イーストとは?
いーすと
イーストとは、パンや醸造酒の製造に使われる酵母菌の総称で、糖分を発酵させて二酸化炭素とアルコールを生み出す微生物です。
イーストとは、酵母菌(Saccharomyces cerevisiaeなど)を培養・乾燥させた製品、あるいは酵母菌そのものを指す言葉です。パン作りや醸造(ビール・ワイン・日本酒など)に欠かせない微生物として古くから利用されてきました。
イーストの最大の働きは「アルコール発酵」です。酵母は糖分(ブドウ糖・果糖・麦芽糖など)を取り込み、二酸化炭素(CO₂)とエタノール(アルコール)を産生します。
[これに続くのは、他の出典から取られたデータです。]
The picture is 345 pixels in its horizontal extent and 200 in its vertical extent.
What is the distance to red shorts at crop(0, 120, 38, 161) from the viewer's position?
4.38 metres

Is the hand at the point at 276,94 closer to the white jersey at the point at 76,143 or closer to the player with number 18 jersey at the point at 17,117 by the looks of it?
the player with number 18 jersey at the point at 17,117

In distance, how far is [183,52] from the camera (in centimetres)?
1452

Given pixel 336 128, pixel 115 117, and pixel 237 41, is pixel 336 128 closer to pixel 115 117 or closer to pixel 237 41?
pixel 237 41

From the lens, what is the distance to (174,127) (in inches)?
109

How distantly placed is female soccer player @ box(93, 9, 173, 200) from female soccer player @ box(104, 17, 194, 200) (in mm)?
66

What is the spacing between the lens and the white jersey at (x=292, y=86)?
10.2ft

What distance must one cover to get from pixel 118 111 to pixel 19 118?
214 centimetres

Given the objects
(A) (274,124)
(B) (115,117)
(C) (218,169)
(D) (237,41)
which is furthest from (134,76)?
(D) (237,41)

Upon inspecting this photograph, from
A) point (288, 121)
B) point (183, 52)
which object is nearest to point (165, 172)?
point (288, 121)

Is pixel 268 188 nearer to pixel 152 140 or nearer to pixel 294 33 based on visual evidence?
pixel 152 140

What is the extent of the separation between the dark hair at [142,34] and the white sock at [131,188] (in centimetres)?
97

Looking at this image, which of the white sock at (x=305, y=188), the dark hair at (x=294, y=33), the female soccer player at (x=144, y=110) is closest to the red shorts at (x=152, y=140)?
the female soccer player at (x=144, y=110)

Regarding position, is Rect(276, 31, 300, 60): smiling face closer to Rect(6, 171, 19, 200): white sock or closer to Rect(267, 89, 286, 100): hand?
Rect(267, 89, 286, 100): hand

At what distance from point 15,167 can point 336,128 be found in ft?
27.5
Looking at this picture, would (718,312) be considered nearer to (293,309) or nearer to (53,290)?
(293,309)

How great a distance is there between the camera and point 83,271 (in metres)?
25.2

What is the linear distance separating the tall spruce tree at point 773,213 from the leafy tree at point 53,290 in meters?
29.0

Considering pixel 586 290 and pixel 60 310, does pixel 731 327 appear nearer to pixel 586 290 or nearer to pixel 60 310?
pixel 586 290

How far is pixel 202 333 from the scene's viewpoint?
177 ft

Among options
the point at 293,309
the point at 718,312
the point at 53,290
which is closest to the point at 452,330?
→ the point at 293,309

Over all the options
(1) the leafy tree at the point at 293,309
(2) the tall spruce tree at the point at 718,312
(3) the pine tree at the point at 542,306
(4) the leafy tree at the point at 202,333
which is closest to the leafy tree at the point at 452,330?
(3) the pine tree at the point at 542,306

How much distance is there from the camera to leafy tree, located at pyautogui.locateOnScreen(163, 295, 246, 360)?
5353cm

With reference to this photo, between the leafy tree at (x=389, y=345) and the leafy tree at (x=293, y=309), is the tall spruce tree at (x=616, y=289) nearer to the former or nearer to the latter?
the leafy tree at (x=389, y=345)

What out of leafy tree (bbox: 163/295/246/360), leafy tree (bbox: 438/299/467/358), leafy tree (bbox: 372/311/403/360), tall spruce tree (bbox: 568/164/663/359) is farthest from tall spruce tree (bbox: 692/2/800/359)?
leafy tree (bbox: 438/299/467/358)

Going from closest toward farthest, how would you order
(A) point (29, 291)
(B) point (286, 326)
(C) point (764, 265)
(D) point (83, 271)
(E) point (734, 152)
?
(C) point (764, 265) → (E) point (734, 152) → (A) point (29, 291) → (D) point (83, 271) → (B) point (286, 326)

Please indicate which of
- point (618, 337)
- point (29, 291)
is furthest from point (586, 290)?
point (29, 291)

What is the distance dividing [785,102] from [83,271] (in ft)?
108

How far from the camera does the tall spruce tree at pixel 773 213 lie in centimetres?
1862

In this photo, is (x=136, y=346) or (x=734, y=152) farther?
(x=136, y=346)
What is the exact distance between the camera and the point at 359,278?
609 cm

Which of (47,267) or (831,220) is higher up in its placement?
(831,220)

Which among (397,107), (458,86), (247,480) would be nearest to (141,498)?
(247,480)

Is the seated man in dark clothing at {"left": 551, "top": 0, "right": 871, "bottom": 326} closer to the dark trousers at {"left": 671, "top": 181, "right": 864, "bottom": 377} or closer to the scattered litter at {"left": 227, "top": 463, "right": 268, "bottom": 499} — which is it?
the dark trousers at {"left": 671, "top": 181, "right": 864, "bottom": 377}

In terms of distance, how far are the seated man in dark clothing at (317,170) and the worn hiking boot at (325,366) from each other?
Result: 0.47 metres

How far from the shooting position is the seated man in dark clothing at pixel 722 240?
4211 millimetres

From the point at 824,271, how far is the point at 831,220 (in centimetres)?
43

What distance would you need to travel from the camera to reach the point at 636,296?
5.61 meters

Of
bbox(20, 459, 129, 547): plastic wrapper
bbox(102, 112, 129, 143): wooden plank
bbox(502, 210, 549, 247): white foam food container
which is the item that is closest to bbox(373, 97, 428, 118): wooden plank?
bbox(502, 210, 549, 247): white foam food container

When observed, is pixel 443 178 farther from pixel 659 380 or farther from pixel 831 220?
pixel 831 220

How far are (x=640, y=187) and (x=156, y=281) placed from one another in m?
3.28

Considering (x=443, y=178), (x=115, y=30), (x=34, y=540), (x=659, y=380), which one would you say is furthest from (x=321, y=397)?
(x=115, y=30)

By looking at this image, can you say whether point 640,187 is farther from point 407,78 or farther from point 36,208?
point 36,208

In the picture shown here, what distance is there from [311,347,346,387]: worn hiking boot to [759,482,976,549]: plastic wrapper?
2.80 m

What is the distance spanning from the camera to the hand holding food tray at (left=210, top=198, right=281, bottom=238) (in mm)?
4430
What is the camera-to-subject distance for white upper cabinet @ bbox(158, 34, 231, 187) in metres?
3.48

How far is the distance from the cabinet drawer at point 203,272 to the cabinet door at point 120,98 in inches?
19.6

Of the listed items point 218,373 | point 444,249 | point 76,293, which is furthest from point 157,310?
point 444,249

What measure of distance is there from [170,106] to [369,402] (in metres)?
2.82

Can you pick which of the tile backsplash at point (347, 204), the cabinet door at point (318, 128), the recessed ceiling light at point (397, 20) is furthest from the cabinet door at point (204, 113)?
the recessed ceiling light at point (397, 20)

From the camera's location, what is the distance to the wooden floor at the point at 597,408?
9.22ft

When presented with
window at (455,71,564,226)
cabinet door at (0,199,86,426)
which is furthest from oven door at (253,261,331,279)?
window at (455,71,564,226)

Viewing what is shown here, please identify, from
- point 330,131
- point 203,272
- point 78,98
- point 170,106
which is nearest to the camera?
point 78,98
パン生地においては、この二酸化炭素がグルテンの網目構造に閉じ込められ、生地を膨らませます(膨化)。
市販のイーストには主に以下の種類があります。
- 生イースト:水分を多く含み活性が高い。製パン業者向けで鮮度管理が必要
- ドライイースト:乾燥させて保存性を高めたもの。使用前に水で戻す必要がある
- インスタントドライイースト:予備発酵なしで直接生地に混ぜられる。家庭での利用に適している
イーストはパンの風味形成にも寄与しており、発酵中に生まれる有機酸やアルコール類が独特の香りを生み出します。天然の野生酵母を使った「サワードウ(天然酵母パン)」は、複雑な酸味と風味で近年再び人気を集めています。
使い方・例文
食パンを焼く際にインスタントドライイーストを生地に混ぜて温かい場所で休ませると、イーストが糖を食べてガスを発生させ、生地がふっくらと膨らみます。